ほとんどの方にとっても異論はないと想像します。
だからAIには無理!
と私はAIの仕事していて、直観的にそう感じるのです。

ChatGPTのような生成AIは、学習した内容をもとに
言葉を拾ってうま~くつなぎ合わせ、もっともらしく答えます。

瞬時に、しかも非常に巧みに、自分の知らない知識も提供してくれます。
だから多くの人にとって、無条件にそのまま信じさせる可能性があるほどです。

続いてドクター・ライスマンは;

"患者が生身の肉体を持つ限り、診る医師も生身であることが必要、と考えていた。
医療現場で患者に接する姿勢において、AIに対して人間の医師は常に優位に立てると思っていた。"
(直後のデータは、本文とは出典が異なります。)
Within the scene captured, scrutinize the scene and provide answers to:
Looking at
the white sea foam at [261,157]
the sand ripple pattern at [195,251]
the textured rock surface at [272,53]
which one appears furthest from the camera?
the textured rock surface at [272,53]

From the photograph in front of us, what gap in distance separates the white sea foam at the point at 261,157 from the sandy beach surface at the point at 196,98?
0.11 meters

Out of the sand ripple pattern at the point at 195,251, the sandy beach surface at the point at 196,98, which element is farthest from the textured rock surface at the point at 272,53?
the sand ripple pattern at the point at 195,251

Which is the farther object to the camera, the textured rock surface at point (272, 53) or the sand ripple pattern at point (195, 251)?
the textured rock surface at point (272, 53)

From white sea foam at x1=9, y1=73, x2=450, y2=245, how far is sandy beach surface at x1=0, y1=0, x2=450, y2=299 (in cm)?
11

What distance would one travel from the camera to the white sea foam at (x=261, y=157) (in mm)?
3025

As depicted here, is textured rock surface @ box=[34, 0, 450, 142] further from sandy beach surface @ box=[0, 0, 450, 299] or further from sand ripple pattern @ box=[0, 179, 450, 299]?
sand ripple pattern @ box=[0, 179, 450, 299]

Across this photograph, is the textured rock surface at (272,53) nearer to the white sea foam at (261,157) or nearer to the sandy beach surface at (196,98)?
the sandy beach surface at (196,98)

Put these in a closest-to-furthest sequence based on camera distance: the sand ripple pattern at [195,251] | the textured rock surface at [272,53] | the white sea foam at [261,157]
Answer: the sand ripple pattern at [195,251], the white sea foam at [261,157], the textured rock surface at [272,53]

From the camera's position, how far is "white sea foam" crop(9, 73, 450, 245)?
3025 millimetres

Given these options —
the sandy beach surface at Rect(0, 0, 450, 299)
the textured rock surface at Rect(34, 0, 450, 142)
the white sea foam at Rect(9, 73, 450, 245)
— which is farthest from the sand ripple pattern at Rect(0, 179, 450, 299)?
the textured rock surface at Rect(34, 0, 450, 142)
って、私もごく普通に自然に受け入れられる考えだと思います。
AIがいくら賢くても、患者へ接するには血の通った人間の医師に叶うものはないはず。

ところがChatGPTのようなLLM(大規模言語モデル)の登場によって、
ドクター・ライスマンは;

”LLMの登場で「医師の仕事は安泰」という考えがもはや過去のものになったと実感”

しているそうです。

これはいったい、どういうことでしょうか?

患者にガンの告知をするとき『やるべきこと』『やってはいけないこと』

ドクター・ライスマンは医学校時代に、患者に悪い知らせを伝える
ロールプレイングの授業を体験するまでは

”患者のケアにおいて最も気が重い部分であり、且つ
医療の人間的な側面を凝縮したものだと思っていた”

そして、

”悪い知らせを告げる行為は、人間の組織を顕微鏡のもとで解析する病理学者の
専門的説明を、日常会話に転換し、その組織の持ち主である患者に伝えること。
自分に求められているのは、一人の人間として、人間的なふるまいを見せることだ

だと思っていたそうです。

うん、それもよくわかる気がする。
まさに自分が患者の立場なら、そうあって欲しいと願います。

ところがこの授業を通じて知ったことは、思っていた以上に
専門知識に基づいたテクニック的な色合いが濃い
ということだったそうです。

どういうことかというと、まず講師から
『やるべきこと』『やってはいけないこと』リストが渡されました。

ここの部分をKENBOなりに整理すると;

やるべきこと

  • ガンであることを伝えたら、一瞬黙って、患者がその事実を飲み込む機会を与えること
  • 持って回った言い方をせず、速やかに要点を伝えること
  • 患者にガンについてどんなことを知っているかを尋ね、情報を提供すべき

やってはいけないこと

  • 診察室に足を踏み入れて、頭ごなしに悪い知らせを伝え患者を打ちのめしてはいけない
  • 『申し訳ないです』は使ってはいけない(伝えた医師の過失ではないため)、
    その代わりに『だったら良かったのですが』というフレーズを使うこと。
  • 専門用語(腺がんとか悪性腫瘍)といった専門用語でけむに巻かず端的に「ガン」と言う

ドクター・ライスマンは、ここで大きな気づきを得たようです。

医師としてロールプレイングをする際に、
記憶したフレーズや行動のプロンプトに従うのが完全に自然に感じたと延べています。

つまり、重要だと思い込んでいた『人間性を手放し』
『台本』に完璧に従うことで、医療現場で最も困難な瞬間が、
よりいっそう人間的なものに感じられる

という逆説的な気づきでした。

すなわち、医療の人間的側面として理解していたことが、
どういうわけか型どおりの決まり文句で構成されている、
という現実に気づいたということです。

ChatGPTが「共感をこめて」寄り添える人間社会の『台本』


それ以来、ドクター・ライスマンは救急救命室で働く中で、
このとき学んだ悪い知らせの台本を、繰り返し実践してきたと延べています。

今後の見通しが悪いほど、ドクター・ライスマンは診断結果を知り、
診察室へ向かう短いひとときに会話のリハーサルを行い、
患者へのアプローチを組み立て、手元にティッシュの箱を用意しているとのことです。

さて、ここで本記事でお話したかったChatGPTに関係する話ですが、
そういった台本作りには生成AIは極めて優秀な成績を残します。

ChatGPTは台本作りのプロ中のプロといっても過言でありません。
(もちろんしっかり学習させたうえで、しかるべき適切なプロンプトが必要ですが)

そのことは忘れないでおいてください。

で、ドクター・ライスマンの考察にまた戻るのですが
医療の人間的側面が決まり文句によって構成されている、
という気づきはここで終わりません。

患者に接する深刻な場面であってもマシン(AI)が人間を
模倣するだけではなく、ややもすると超えているのではないかと思うと、
人間とはなにか?
という疑問を持ってもおかしくありません。

私はドクター・ライスマンの指摘では、
人間社会にはずっと以前から『あらかじめ用意された台本』
深く組み込まれていると洞察している点が凄いと感じています。

どういうことかというと、私たちの生活にはあらゆる場面で
『やるべきこと』『やってはいけないこと』
が当たり前のように存在しているという意味です。

毎日の挨拶、祈りの言葉、交通ルール、電車やバス内の暗黙のルール
なども存在します。

また恋愛にしても、いきなり抱きついてしまえば痴漢になりますが、
会話と愛情で信頼関係を築き、だんだんと双方がその気になる、
といったパターンにも、やっていけないこと・やるべきことが存在します。

『やるべきこと』『やってはいけないこと』
マナーとか習慣という言葉で置き換えられるケースも存在します。

これらは社会の潤滑油の役割を果たし、無いと社会が混乱を来たします。

つまり私たちの社会には、あらかじめ用意された台本がいくつもあって、
それに沿うことが他者との関係においても良好に保つ秘訣でもあるのです。

ChatGPTは、普段忘れかけている台本をシチュエーションごとに巧みに見せてくれますが、
もちろん『共感』しているわけでも、考えているわけでもありません。

それでも当人の頭には無い台本を示してくれることで、
困難な状況を乗り越える支援になる可能性も捨てがたい。

先のガンの告知に関していうと、自分が患者だとしたら
感情的でわけのわからないポエムを医師から聞きたいのではなく、
理路整然とわかりやすい説明と未来への展望、勇気をもてる話を聞きたい。

そう思うのは私だけではないはずです。

生成AIの能力はすでにここまで来てるのか、と感じざるを得ませんが
最後にドクター・ライスマンのメッセージを引用します。

It doesn't matter that A.I. has no idea what we, or it, are even taking about it.
There are linguistic formulas for human empathy and comparison, and
we should not hesitate to use good ones, no matter who - or what -is the author.

AIが私たち人間(あるいはAI自身)が話している内容をまったく理解していなかったとしても、
それは大きな問題ではない。

人間の同情や共感を生み出せるような、言語上の公式は確かに存在する。
そして出来の良いものがあれば、それを使うのをためらうべきではない
ーそれを書いたのが誰(あるいは何)であっても。